Il occasione della Giornata mondiale dell’acqua, tenutasi il 22 marzo, una notizia simile non fa che rinfrancarci di fronte alle evidenze di una situazione di emergenza idrica mondiale. La falda di Milano, alimentata nel corso degli scorsi decenni, potrà dissetare la città fino al 2050 almeno, affermano gli esperti.

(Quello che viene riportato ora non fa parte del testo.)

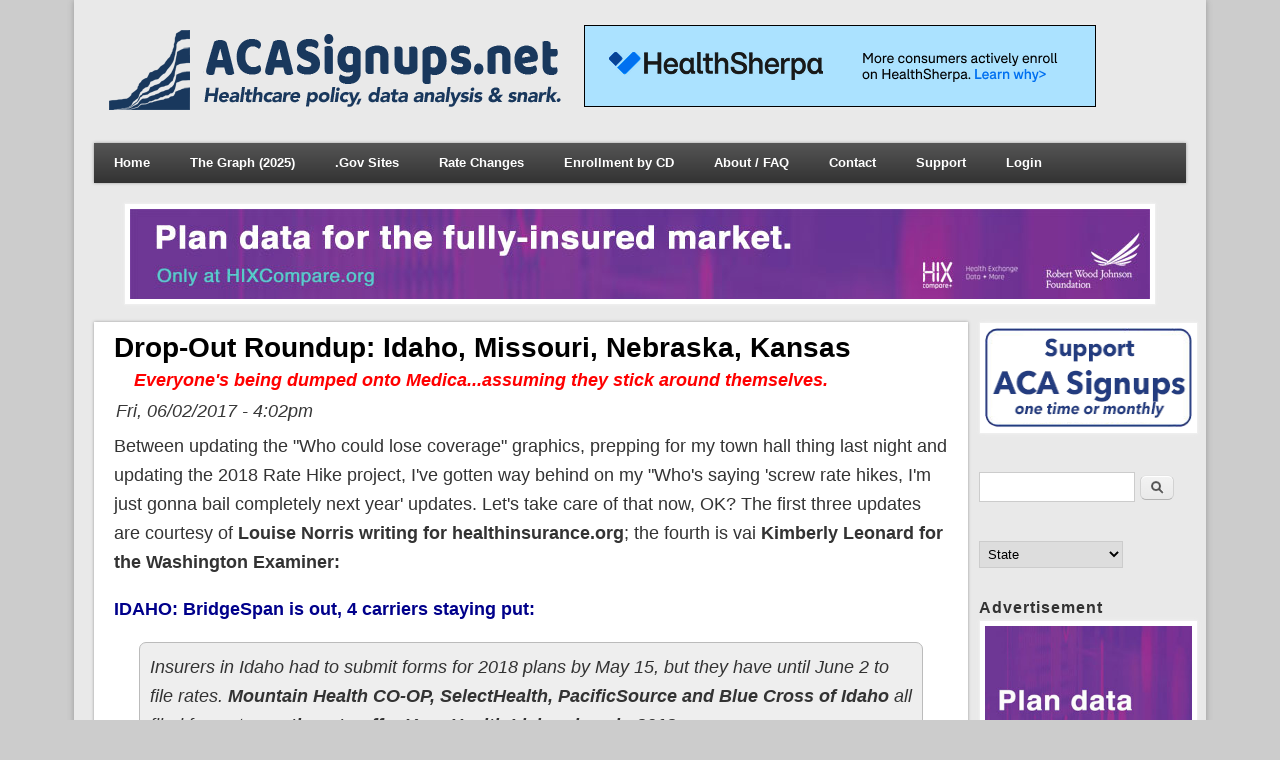

--- FILE ---
content_type: application/javascript; charset=UTF-8
request_url: https://disqus.com/forums/acasignups/recent_comments_widget.js?num_items=3&excerpt_length=50&hide_avatars=1
body_size: 2184
content:


document.write(' \
<style type="text/css" media="screen">\
	 .dsq-widget ul.dsq-widget-list {\
	 padding: 0;\
	 margin: 0;\
	 text-align: left;\
	 }\
	 img.dsq-widget-avatar {\
	 width: 32px;\
	 height: 32px;\
	 border: 0px;\
	 margin: 0px;\
	 padding: 0px 3px 3px 0px;\
	 float: left;\
	 }\
	 a.dsq-widget-user {\
	 font-weight: bold;\
	 }\
	 a.dsq-widget-thread {\
	 font-weight: bold;\
	 }\
	 p.dsq-widget-meta {\
	 clear: both;\
	 font-size: 80%;\
	 padding: 0;\
	 margin: 0;\
	 }\
	 li.dsq-widget-item {\
	 margin: 15px 0;\
	 list-style-type: none;\
	 clear: both;\
	 }\
	 span.dsq-widget-clout {\
	 padding: 0 2px;\
	 background-color: #ff7300;\
	 color: #fff;\
	 }\
	 table.dsq-widget-horiz td {\
	 padding-right: 15px;\
	 }\
	 .dsq-widget-comment p {\
	 display: inline;\
	 }\
	 </style>\
	 <ul class="dsq-widget-list">\
	 <li class="dsq-widget-item">\
	 <a class="dsq-widget-user" href="https://disqus.com/by/disqus_dIDDZFsJf2/">Ray Flores</a>\
	 <span class="dsq-widget-comment"><p>The Petition asks for the Removal of Licensure,...</p></span>\
	 <p class="dsq-widget-meta"><a href="">Red Alert: RFK Jr-founded Antivax org pushing to BAN mRNA COVID SHOTS as articles of impeachment are filed</a>&nbsp;&middot;&nbsp;<a href="#comment-6814735466">3 days ago</a></p>\
	 </li>\
	 <li class="dsq-widget-item">\
	 <a class="dsq-widget-user" href="https://disqus.com/by/disqus_k31YHegEsE/">Bob Hertz</a>\
	 <span class="dsq-widget-comment"><p>Thanks as awlays for your perceptive comments....</p></span>\
	 <p class="dsq-widget-meta"><a href="">Trump set to reverse himself on tax credits...but with several poison pills included</a>&nbsp;&middot;&nbsp;<a href="#comment-6802560136">1 month ago</a></p>\
	 </li>\
	 <li class="dsq-widget-item">\
	 <a class="dsq-widget-user" href="https://disqus.com/by/disqus_Jyzba3ZIZ3/">Tom Conlon</a>\
	 <span class="dsq-widget-comment"><p>Thank you for all of your hard work.</p></span>\
	 <p class="dsq-widget-meta"><a href="">Reading Sheep Entrails: What half-baked &quot;reform&quot; are Republicans offering to resolve the tax credit crisis?</a>&nbsp;&middot;&nbsp;<a href="#comment-6798188768">1 month ago</a></p>\
	 </li>\
	 </ul>\
');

Falda acquifera di Milano: florida grazie all’abbattimento di consumi e dispersione
Ma come fa la falda milanese a essere così ricca? Il merito è di diversi fattori: innanzitutto l’abbattimento dei consumi da parte delle cosiddette industrie idroesigenti. “basti pensare che dai circa 300 milioni di metri cubi annui del 1975 siamo passati ai 200 milioni attuali“, ha affermato Andrea Aliscioni, direttore del servizio idrico di Milano.

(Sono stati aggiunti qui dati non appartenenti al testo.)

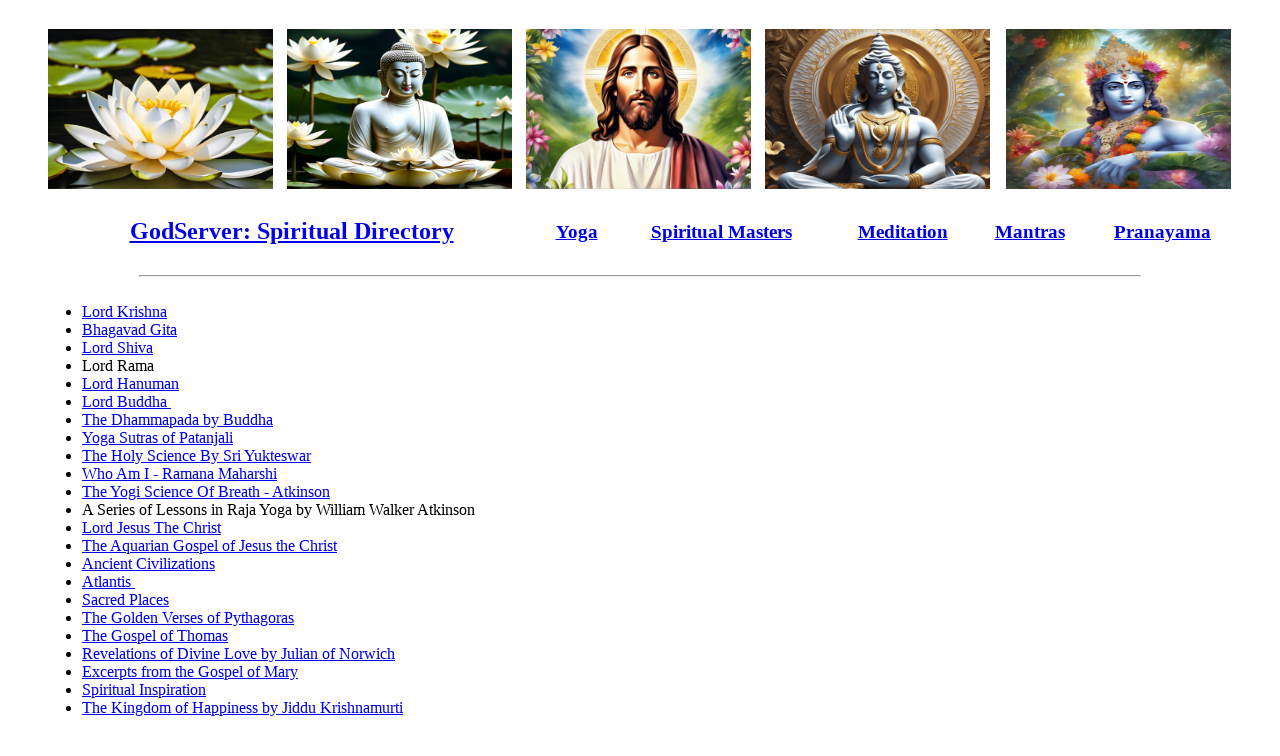

--- FILE ---
content_type: text/html
request_url: http://godserver.com/wayofpeace/wayofpeace.html
body_size: 1471
content:
<!doctype html>
<html>
<head>
<meta charset="UTF-8">
<title>Godserver</title>
</head>
<body>
&nbsp;
<center><table width="1200" border="0" cellspacing="">
  <tbody>
    <tr>
      <th width="250" scope="col"><img src="../images/lord-buddha-sitting1.png" width="225" height="160" alt=""/></th>
      <th width="250" scope="col"><img src="../images/lord-buddha-sitting2.png" width="225" height="160" alt=""/></th>
      <th width="250" scope="col"><img src="../images/jesus-christ.png" width="225" height="160" alt=""/></th>
      <th width="250" scope="col"><img src="../images/lord-shiva1.png" width="225" height="160" alt=""/></th>
      <th width="255" scope="col"><img src="../images/lord-krishna.png" width="225" height="160" alt=""/></th>
    </tr>
  </tbody>
</table><table width="1200" border="0" cellspacing="1">
  <tbody>
    <tr>
      <td align="center" valign="top"><h2><strong><a href="../index.html">GodServer: Spiritual Directory</a></strong></h2></td>
      <td align="center" valign="middle"><h3><strong><a href="../yoga/yoga.html">Yoga</a></strong></h3></td>
      <td align="center" valign="middle"><h3><strong><a href="../spiritualmasters/spiritualmasters.html">Spiritual Masters</a></strong></h3></td>
      <td align="center" valign="middle"><h3><strong><a href="../meditation/meditation.html">Meditation</a></strong></h3></td>
      <td align="center" valign="middle"><h3><strong><a href="../mantras/mantras.html">Mantras</a></strong></h3></td>
      <td align="center" valign="middle"><h3><strong><a href="../pranayama/pranayama.html">Pranayama</a></strong></h3></td>
    </tr>
  </tbody>
	</table><hr align="center" width="1000">
<table width="1200" border="0" cellspacing="1">
  <tbody>
    <tr>
      <td align="left" valign="top"><ul>
        <li><a href="../krishna/krishna.html">Lord Krishna</a></li>
        <li><a href="../bhagavadgita/bhagavadgitach1.html">Bhagavad Gita</a></li>
        <li><a href="../shiva/shiva.html">Lord Shiva</a></li>
        <li>Lord Rama</li>
        <li><a href="../hanuman/hanuman.html">Lord Hanuman</a></li>
        <li><a href="../buddha/buddha.html">Lord Buddha&nbsp;</a></li>
<li><a href="../dhammapada/dhammapada.html">The Dhammapada by Buddha</a></li>
<li><a href="../yogasutras/yogasutraspatanjali.html">Yoga Sutras of Patanjali</a></li>
        <li><a href="../holyscience/holyscience.html">The Holy Science By Sri Yukteswar</a></li>
        <li><a href="../whoami/whoami.html">Who Am I - Ramana Maharshi</a></li>
        <li><a href="../pranayama/pranayama.html">The Yogi Science Of Breath - Atkinson</a></li>
        <li>A Series of Lessons in Raja Yoga by William Walker Atkinson</li>
        <li><a href="../jesusthechrist/jesusthechrist.html">Lord Jesus The Christ</a>&nbsp;</li>
<li><a href="../aquariangospel/aquariangospel.html">The Aquarian Gospel of Jesus the Christ</a></li>
        <li><a href="../ancivil/ancivilizations.html">Ancient Civilizations</a></li>
        <li><a href="../atlantis/atlantis.html">Atlantis&nbsp;</a></li>
<li><a href="../sacredplaces/sacredplaces.html">Sacred Places</a>&nbsp;</li>
<li><a href="../goldenvofpyth/goldenvpythagoras.html">The Golden Verses of Pythagoras</a></li>
        <li><a href="../gospelthomas/gospelofthomas.html">The Gospel of Thomas</a></li>
        <li><a href="../revdivlove/revelationsofdlove.html">Revelations of Divine Love by Julian of Norwich</a></li>
        <li><a href="../gospelmary/gospelofmary.html">Excerpts from the Gospel of Mary</a></li>
        <li><a href="../spinspiration/spiritualinspiration.html">Spiritual Inspiration</a></li>
        <li><a href="../kingofhap/kingdomofhappiness.html">The Kingdom of Happiness by Jiddu Krishnamurti</a></li>
        <li><a href="wayofpeace.html">The Way of Peace by James Allen</a></li>
        <li><a href="../sadhanartagore/realizationtagore.html">Sadhana, the Realisation of Life by Rabindranath Tagore</a></li>
        <li><a href="../laotzu/laotsu.html">The Sayings of Lao Tzu by Lao Tzu</a></li>
<li><a href="../christpoetry/christmascarols.html">Christmas Poetry and Hymn Collection</a></li>
        <li>Prayers</li>
        <li><a href="../worldbestpoetry/higherlife.html">The World's Best Poetry, Volume 4: The Higher Life</a></li>
        <li><a href="../prophecies/prophecies.html">Prophecies and Predictions&nbsp;</a></li>
      </ul></td>
      <td>&nbsp;</td>
      <td><iframe width="560" height="315" src="https://www.youtube.com/embed/P8GqT5kwjw8?si=Ycv0hxoF0b8ZTDEr" title="YouTube video player" frameborder="0" allow="accelerometer; autoplay; clipboard-write; encrypted-media; gyroscope; picture-in-picture; web-share" allowfullscreen></iframe></td>
      <td>&nbsp;</td>
      </tr>
    <tr>
      <td>&nbsp;</td>
      <td>&nbsp;</td>
      <td>&nbsp;</td>
      <td>&nbsp;</td>
      </tr>
    <tr>
      <td>&nbsp;</td>
      <td>&nbsp;</td>
      <td>&nbsp;</td>
      <td>&nbsp;</td>
      </tr>
    <tr>
      <td>&nbsp;</td>
      <td>&nbsp;</td>
      <td>&nbsp;</td>
      <td>&nbsp;</td>
      </tr>
    <tr>
      <td>&nbsp;</td>
      <td>&nbsp;</td>
      <td>&nbsp;</td>
      <td>&nbsp;</td>
      </tr>
    </tbody>
</table></center>
</body>
</html>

In secondo luogo la vittoriosa battaglia alla dispersione idrica: i sistemi di depurazione del servizio idrico meneghino riescono a contenere gli sprechi attestandosi sul 15%, contro una media nazionale del 40%. Il processo di depurazione avviene in più passaggi: dopo il passaggio nei rubinetti delle case, viene lavorata e dirottata verso altri lidi nel giro di 24 ore.
Depurazione in 3 passaggi
In particolare vi sono 3 depuratori, posti a sud della città a Nosedo, San Rocco e Peschiera Borromeo, che lavorano quotidianamente almeno 300mila metri cubi d’acqua ciascuno. Il primo passaggio di depurazione intercetta i rifiuti solidi, sia di grandi che di piccole dimensioni. Poi si passa all’eliminazione di sabbie e oli e infine i trattamenti biologici per abbattere fosforo, azoto e nitrato. Ma non solo: poiché i “fanghi, una volta estratti dal sistema e disidratati, diventano fertilizzanti e combustibile per cementifici“, hanno spiegato Marco Blazina e Marcello Mazzone, responsabili della depurazione.